◆ TO DO: Using the submission summary below on women's economic status in ancient Mesopotamia, explain in one to three sentences what allows women's economic role there to be traced over a very long period.

start SOURCE

CHORUS - Programme Franco-Japonais en SHS

The economic status of women in Ancient Mesopotamia – REFEMA

Submission summary

In a traditional society, as the Mesopotamian was, in which the producing functions and the management of property are very clearly distributed, women played a fundamental role in the daily life production. In some cases, their role exceeded the primary needs of the family and they carried out an essential part of the production of great institutions. They may have become essential too in the production of luxury goods in the scope of the international trade.
Women were also a central element for the preservation and the transmission of property. The cuneiform sources (administrative, legal, economic texts) from Mesopotamia provide us with numerous data about the economic role of women during a very long period, from the end of the Third until the end of the First Millennium B.C.

end SOURCE
start ENTRIES SHOWN

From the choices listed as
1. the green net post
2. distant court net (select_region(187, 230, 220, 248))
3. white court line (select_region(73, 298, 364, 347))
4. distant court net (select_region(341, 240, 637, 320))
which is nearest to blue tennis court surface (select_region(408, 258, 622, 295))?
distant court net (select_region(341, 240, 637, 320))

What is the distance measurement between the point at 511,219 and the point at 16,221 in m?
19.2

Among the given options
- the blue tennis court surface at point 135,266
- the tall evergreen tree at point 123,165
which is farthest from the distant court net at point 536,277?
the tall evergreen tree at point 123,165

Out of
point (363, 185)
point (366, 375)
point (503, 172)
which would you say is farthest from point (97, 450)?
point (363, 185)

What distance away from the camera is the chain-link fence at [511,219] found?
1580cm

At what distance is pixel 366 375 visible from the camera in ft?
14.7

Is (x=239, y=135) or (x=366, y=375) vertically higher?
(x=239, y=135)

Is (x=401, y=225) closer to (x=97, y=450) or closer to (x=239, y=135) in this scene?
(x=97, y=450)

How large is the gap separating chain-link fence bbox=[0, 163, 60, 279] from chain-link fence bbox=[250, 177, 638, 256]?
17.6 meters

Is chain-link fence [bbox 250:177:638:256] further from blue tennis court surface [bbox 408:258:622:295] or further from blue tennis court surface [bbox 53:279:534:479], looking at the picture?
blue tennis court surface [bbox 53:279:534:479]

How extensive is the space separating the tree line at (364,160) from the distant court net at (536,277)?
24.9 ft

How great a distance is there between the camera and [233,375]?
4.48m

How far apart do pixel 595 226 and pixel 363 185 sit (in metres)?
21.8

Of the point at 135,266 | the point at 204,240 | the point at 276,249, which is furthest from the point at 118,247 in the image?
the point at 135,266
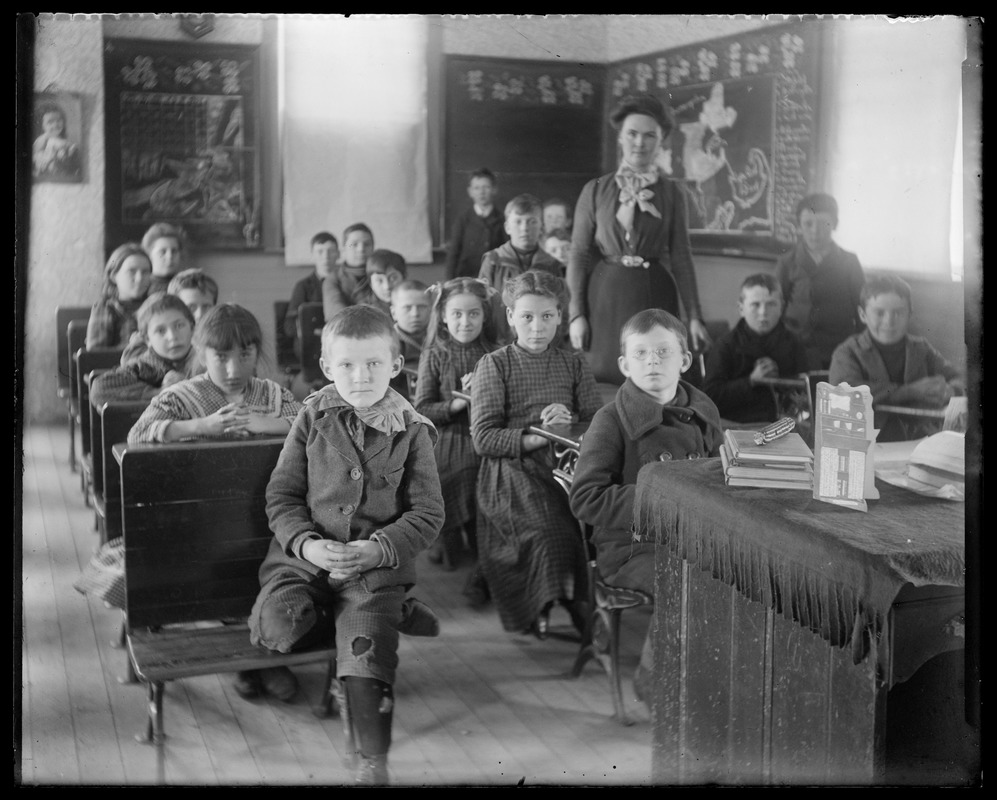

end ENTRIES SHOWN

◆ RESPONSE TO THE TASK: Cuneiform sources from Mesopotamia, namely administrative, legal and economic texts, provide numerous data about women's economic role. These sources cover the period from the end of the Third until the end of the First Millennium B.C.